Associate Professor Abhishek Sharma is a specialist in both medical and surgical retinal eye conditions at Queensland Eye Institute (QEI). His specialties include treatment for macular degeneration, diabetes, retinal detachments and other conditions affecting the back part of the eye.
When asked why he wanted to focus on retina related health, Associate Professor Abhishek Sharma explained, “I think the retina is an amazing tissue. The retina is the part of the eye that converts light to electrical signals. These signals go to the brain through the nerves and allow you to see. It’s where sight begins. To be able to treat the retina, either with medications or surgery, is a marvel in medicine. Through the retina, you can often see problems that affect the rest of the body, such as diabetes or infections, you can directly see the effect of many diseases.”
The macula, at the centre of the retina is responsible for giving a person the sharp and detailed vision needed for reading, watching TV and driving. Unfortunately, when the macula degenerates and the cells break down, they leave waste products in the eye which start to affect a person’s vision.
Age-related macular degeneration (AMD) is the most common type of macular degeneration. Another form of macular degeneration which affects children and young adults is called Stargardt disease or juvenile macular degeneration.
“The early signs are distorted letters and lines. Macular degeneration makes the fine vision less clear and less well defined. If it is dry macular degeneration, it can slowly progress. However if it is wet it can progress much more quickly so early treatment, before it scars up, can stop the deterioration and even improve it in some cases. It is important to have your eyes checked if you notice any changes in your vision.”
There are two main types of macular degeneration, wet and dry.

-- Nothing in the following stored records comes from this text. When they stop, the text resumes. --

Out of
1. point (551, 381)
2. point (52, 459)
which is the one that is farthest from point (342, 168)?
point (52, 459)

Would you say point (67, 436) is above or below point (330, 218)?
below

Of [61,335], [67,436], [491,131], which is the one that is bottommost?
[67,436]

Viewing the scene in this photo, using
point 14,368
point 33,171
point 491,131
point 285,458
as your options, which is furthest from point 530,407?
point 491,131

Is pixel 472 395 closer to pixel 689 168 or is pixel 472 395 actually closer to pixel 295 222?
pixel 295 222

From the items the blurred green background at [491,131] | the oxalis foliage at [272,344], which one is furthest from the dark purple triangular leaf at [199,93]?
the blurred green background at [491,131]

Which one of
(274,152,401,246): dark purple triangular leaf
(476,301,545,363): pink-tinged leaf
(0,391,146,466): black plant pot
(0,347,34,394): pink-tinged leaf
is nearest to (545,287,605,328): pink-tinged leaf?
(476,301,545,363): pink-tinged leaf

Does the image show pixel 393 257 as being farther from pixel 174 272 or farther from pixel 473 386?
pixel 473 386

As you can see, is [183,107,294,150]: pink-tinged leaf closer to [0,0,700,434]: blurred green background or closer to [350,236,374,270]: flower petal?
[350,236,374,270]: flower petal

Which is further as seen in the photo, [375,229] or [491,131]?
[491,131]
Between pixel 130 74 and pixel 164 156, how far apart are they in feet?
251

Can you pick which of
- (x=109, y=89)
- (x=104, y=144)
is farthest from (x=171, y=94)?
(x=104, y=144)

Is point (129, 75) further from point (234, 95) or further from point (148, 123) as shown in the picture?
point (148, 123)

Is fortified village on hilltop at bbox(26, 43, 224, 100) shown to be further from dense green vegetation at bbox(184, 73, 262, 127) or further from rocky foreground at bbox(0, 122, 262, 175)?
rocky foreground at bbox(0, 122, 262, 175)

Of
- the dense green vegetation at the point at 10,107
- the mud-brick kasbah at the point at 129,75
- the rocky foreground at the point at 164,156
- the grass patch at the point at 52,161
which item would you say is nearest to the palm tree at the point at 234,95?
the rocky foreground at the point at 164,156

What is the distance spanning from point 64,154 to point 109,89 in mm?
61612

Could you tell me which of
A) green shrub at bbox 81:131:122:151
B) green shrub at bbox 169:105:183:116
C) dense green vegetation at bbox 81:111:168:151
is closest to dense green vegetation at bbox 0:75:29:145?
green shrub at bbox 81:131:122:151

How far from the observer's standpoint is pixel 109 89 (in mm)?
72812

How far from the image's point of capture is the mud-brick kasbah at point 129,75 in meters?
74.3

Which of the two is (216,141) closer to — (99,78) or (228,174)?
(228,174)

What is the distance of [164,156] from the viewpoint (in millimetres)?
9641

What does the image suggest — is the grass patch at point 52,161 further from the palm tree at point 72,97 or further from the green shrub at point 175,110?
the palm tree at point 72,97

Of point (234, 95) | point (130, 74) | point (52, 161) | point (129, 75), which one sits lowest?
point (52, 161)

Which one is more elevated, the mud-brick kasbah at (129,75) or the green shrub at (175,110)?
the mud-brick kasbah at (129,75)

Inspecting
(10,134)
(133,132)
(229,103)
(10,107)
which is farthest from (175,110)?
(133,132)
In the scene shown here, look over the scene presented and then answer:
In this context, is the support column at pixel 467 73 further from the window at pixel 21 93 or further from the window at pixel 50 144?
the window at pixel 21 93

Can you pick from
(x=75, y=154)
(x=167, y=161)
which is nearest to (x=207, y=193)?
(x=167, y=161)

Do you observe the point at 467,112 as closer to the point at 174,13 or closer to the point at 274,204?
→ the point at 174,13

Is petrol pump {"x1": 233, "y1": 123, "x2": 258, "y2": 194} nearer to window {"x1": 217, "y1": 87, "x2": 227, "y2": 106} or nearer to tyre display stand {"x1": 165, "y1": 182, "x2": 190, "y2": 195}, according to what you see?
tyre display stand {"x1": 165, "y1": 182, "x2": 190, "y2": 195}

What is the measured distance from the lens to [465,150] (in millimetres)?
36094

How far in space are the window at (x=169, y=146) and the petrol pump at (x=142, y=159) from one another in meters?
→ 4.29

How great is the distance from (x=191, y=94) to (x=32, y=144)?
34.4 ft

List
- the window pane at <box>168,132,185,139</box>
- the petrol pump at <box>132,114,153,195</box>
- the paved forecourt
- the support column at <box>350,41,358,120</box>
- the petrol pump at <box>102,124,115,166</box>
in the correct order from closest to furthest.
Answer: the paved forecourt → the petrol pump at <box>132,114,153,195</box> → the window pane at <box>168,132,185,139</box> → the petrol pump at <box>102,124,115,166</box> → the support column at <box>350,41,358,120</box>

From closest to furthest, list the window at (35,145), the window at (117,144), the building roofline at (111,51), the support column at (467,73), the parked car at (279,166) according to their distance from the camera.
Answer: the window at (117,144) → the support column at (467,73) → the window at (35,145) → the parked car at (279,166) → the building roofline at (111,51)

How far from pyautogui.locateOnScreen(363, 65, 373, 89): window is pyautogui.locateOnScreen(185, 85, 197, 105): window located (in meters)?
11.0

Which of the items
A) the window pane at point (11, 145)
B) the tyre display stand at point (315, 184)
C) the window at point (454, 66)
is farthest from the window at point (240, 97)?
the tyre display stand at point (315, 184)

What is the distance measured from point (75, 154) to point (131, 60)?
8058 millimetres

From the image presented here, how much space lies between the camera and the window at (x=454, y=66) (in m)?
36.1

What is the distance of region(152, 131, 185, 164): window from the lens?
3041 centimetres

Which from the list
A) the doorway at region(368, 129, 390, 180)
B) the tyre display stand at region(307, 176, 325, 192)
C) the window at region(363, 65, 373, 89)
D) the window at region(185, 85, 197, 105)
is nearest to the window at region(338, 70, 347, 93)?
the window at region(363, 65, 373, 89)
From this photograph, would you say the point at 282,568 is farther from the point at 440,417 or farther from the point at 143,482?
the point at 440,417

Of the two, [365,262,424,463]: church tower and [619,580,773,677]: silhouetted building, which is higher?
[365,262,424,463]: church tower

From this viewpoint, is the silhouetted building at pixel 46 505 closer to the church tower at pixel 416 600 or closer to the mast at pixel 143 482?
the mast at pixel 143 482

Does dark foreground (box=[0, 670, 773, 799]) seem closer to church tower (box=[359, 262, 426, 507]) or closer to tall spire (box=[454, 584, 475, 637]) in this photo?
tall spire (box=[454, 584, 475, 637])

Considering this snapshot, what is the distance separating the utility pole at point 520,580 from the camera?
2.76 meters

“Dry macular generation can become wet over time. Macular degeneration (wet) was the leading cause of blindness in western countries 10-15 years ago before treatment. This involves injections in the eye in order to control the leaking blood vessels at the back of the eye. Treatment is initially monthly then is extended out gradually once the macula is stabilized, unless the vision becomes so poor there is no benefit. At QEI, we are also taking part in a multicentre and multinational trial where implants are put into the eye that will release the medication for up to 8-9 months instead of the frequent injections.”
For dry macular degeneration, Associate Professor Abhishek Sharma explains, “Treatment consists of monitoring with an Amsler grid as well as looking after your lifestyle. This includes a healthy diet, not smoking, possibly adding vitamin pills for the eye specifically and talking to your optometrist or eye doctor. Unfortunately there is currently no specific proven treatment for dry macular degeneration. However we hope that in the future with the multicentre trials that QEI is currently involved in, we can offer more comprehensive treatment.”
There is no specific genetic link to macular degeneration that has been detected. However, the biggest risks are age and smoking, the latter being a much more serious factor.
Being proactive with eye health
The key to avoiding macular degeneration is to be proactive. Annual check-ups at the optometrist after 50 years old and a healthy diet with regular exercise are vital to keeping your eyes healthy. As well as checking the health of the macula, this appointment will look for diabetes, cataracts and review your current prescription for glasses.